===== Data for processing =====

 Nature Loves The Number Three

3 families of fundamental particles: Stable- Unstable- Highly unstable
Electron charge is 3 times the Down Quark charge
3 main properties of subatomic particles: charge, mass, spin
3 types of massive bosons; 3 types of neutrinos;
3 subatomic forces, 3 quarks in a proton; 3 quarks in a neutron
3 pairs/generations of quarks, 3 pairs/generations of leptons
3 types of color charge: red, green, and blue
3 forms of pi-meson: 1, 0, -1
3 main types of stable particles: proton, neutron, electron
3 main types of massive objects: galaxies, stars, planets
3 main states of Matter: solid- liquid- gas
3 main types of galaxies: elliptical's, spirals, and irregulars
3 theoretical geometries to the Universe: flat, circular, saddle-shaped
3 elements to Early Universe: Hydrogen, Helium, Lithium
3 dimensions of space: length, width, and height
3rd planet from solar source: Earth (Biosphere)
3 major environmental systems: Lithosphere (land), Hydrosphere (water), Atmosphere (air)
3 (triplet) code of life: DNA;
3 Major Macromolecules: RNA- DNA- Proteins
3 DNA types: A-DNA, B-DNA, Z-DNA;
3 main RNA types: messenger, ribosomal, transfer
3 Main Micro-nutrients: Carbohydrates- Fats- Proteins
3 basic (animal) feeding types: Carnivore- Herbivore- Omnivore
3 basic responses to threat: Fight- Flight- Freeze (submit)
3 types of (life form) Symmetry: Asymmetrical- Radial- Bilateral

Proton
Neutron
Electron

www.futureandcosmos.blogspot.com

=====

◆ The problem:
Exactly what appears above must be set down again in full.

◆ Response area:
 Nature Loves The Number Three

3 families of fundamental particles: Stable- Unstable- Highly unstable
Electron charge is 3 times the Down Quark charge
3 main properties of subatomic particles: charge, mass, spin
3 types of massive bosons; 3 types of neutrinos;
3 subatomic forces, 3 quarks in a proton; 3 quarks in a neutron
3 pairs/generations of quarks, 3 pairs/generations of leptons
3 types of color charge: red, green, and blue
3 forms of pi-meson: 1, 0, -1
3 main types of stable particles: proton, neutron, electron
3 main types of massive objects: galaxies, stars, planets
3 main states of Matter: solid- liquid- gas
3 main types of galaxies: elliptical's, spirals, and irregulars
3 theoretical geometries to the Universe: flat, circular, saddle-shaped
3 elements to Early Universe: Hydrogen, Helium, Lithium
3 dimensions of space: length, width, and height
3rd planet from solar source: Earth (Biosphere)
3 major environmental systems: Lithosphere (land), Hydrosphere (water), Atmosphere (air)
3 (triplet) code of life: DNA;
3 Major Macromolecules: RNA- DNA- Proteins
3 DNA types: A-DNA, B-DNA, Z-DNA;
3 main RNA types: messenger, ribosomal, transfer
3 Main Micro-nutrients: Carbohydrates- Fats- Proteins
3 basic (animal) feeding types: Carnivore- Herbivore- Omnivore
3 basic responses to threat: Fight- Flight- Freeze (submit)
3 types of (life form) Symmetry: Asymmetrical- Radial- Bilateral

Proton
Neutron
Electron

www.futureandcosmos.blogspot.com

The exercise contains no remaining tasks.